- Date: 27 October – 2 November
- Edition: 4th
- Category: World Series
- Draw: 32S / 16D
- Prize money: $303,000
- Surface: Clay / outdoor
- Location: Bogotá, Colombia

Champions

Singles
- Francisco Clavet

Doubles
- Luis Lobo / Fernando Meligeni
- ← 1996 · Cerveza Club Colombia Open · 1998 →

= 1997 Cerveza Club Colombia Open =

The 1997 Cerveza Club Colombia Open was a men's tennis tournament played on outdoor clay courts in Bogotá, Colombia that was part of the World Series category of the 1997 ATP Tour. It was the fourth edition of the tournament and was held from 27 October until 2 November.

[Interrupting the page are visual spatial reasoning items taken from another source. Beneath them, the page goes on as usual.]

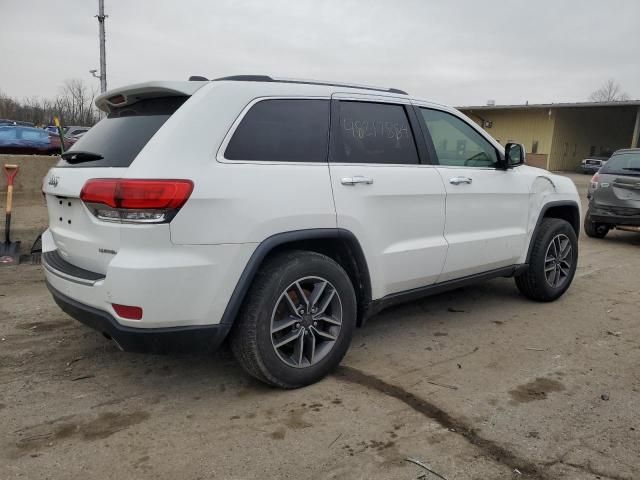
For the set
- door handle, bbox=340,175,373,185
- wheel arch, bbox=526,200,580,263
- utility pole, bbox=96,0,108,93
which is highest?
utility pole, bbox=96,0,108,93

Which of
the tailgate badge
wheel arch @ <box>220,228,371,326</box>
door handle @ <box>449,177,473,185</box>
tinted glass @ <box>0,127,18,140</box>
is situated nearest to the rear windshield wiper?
the tailgate badge

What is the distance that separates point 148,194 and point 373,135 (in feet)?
5.56

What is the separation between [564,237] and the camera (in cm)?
530

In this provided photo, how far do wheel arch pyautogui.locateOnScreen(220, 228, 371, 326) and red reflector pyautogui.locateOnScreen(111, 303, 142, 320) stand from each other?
0.44 meters

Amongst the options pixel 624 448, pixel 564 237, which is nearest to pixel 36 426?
pixel 624 448

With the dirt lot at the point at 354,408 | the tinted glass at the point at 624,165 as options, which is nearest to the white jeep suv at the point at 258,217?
the dirt lot at the point at 354,408

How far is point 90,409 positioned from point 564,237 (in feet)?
14.6

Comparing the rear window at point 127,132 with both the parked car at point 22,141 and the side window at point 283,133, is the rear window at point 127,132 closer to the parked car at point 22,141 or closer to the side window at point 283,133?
the side window at point 283,133

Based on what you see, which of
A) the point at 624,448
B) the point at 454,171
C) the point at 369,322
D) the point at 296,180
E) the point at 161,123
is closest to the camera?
the point at 624,448

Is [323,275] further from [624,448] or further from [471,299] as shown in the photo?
[471,299]

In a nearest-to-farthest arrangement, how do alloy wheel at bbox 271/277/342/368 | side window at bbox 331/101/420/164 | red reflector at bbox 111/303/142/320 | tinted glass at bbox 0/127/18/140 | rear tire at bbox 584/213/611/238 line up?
red reflector at bbox 111/303/142/320 → alloy wheel at bbox 271/277/342/368 → side window at bbox 331/101/420/164 → rear tire at bbox 584/213/611/238 → tinted glass at bbox 0/127/18/140

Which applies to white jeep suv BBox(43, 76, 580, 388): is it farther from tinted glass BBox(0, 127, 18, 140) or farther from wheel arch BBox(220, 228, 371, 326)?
tinted glass BBox(0, 127, 18, 140)

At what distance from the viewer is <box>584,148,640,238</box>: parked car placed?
27.9ft

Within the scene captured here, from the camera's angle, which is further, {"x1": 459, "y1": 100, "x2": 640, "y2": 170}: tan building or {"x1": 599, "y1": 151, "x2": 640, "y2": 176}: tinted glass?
{"x1": 459, "y1": 100, "x2": 640, "y2": 170}: tan building
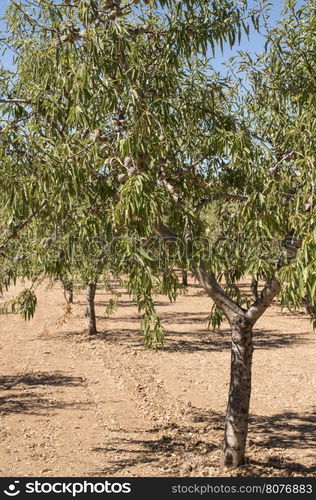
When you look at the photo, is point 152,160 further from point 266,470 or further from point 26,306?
point 266,470

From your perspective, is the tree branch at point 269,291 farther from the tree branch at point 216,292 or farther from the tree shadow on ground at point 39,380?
the tree shadow on ground at point 39,380

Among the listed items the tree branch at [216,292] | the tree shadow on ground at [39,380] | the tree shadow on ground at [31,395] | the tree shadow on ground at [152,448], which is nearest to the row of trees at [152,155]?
the tree branch at [216,292]

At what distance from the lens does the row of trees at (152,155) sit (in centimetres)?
567

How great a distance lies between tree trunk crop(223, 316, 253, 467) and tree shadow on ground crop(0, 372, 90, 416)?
4.72 meters

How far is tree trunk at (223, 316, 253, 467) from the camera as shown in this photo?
817 centimetres

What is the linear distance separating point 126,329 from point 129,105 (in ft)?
58.2

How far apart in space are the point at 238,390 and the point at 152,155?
389 cm

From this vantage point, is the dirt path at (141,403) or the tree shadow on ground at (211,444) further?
the dirt path at (141,403)

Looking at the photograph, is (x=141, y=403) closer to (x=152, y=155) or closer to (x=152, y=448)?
(x=152, y=448)

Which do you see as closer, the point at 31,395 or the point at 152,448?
the point at 152,448

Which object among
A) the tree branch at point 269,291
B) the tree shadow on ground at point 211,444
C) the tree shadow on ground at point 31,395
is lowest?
the tree shadow on ground at point 211,444

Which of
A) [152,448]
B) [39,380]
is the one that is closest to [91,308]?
[39,380]

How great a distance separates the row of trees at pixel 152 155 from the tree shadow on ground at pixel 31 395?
5.30 m

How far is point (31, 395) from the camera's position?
1342cm
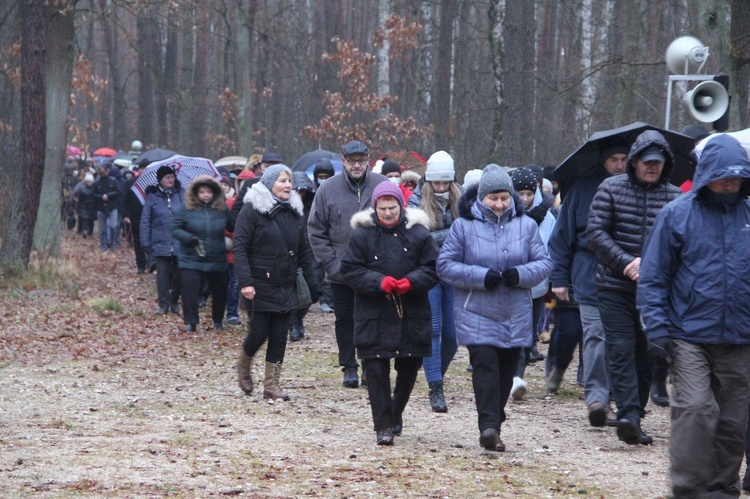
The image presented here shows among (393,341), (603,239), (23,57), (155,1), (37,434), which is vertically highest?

First-seeded Francisco Clavet won the singles title.

==Finals==
===Singles===
ESP Francisco Clavet defeated ECU Nicolás Lapentti, 6–3, 6–3
- It was Clavet's 2nd and last singles title of the year and the 5th of his career.

===Doubles===
ARG Luis Lobo / BRA Fernando Meligeni defeated MAR Karim Alami / VEN Maurice Ruah, 6–1, 6–3
- It was Lobo's 5th and last doubles title of the year and the 10th of his career. It was Meligeni's 4th and last doubles title of the year and the 5th of his career.